# [COLLECTED MATERIAL]
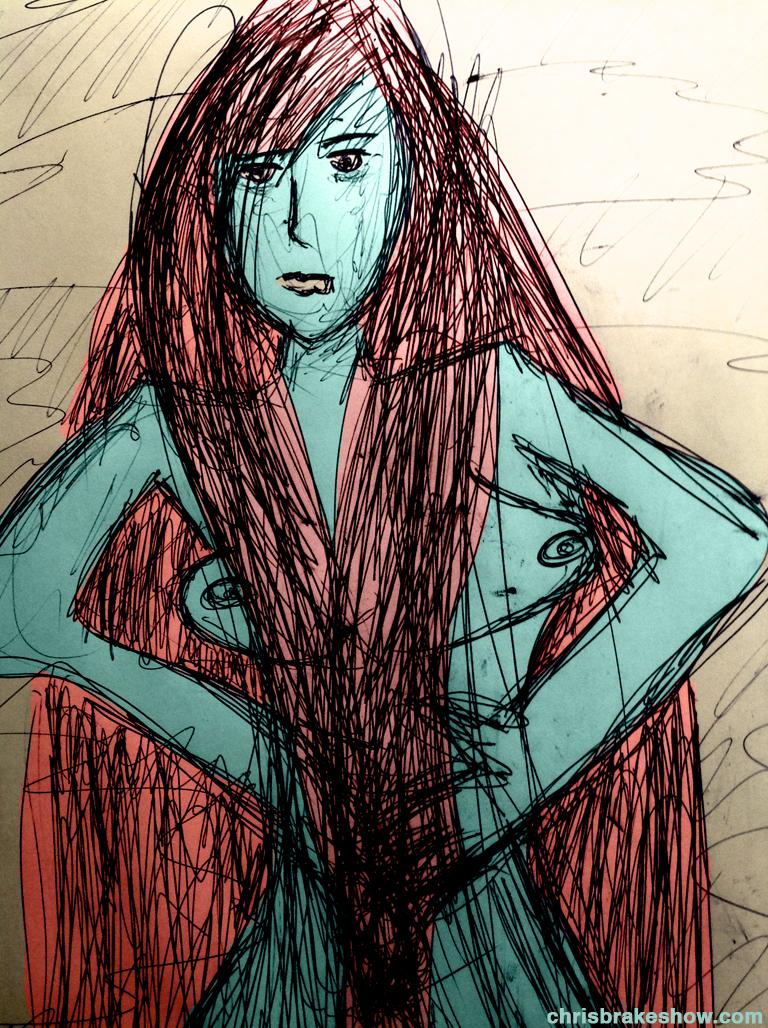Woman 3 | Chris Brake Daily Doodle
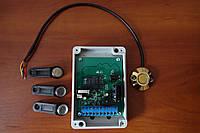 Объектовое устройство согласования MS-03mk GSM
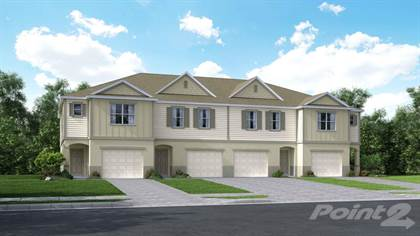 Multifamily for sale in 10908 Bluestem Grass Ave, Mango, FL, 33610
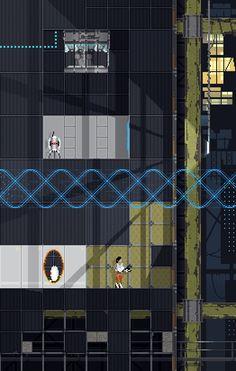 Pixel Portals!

# [ABOUT THIS EXERCISE]
Reproduce word for word the lines from the one containing "Multifamily for sale" through the end of the data, both ends kept. Drop the pictures.

# [EXERCISE SOLUTION]
 Multifamily for sale in 10908 Bluestem Grass Ave, Mango, FL, 33610
 Pixel Portals!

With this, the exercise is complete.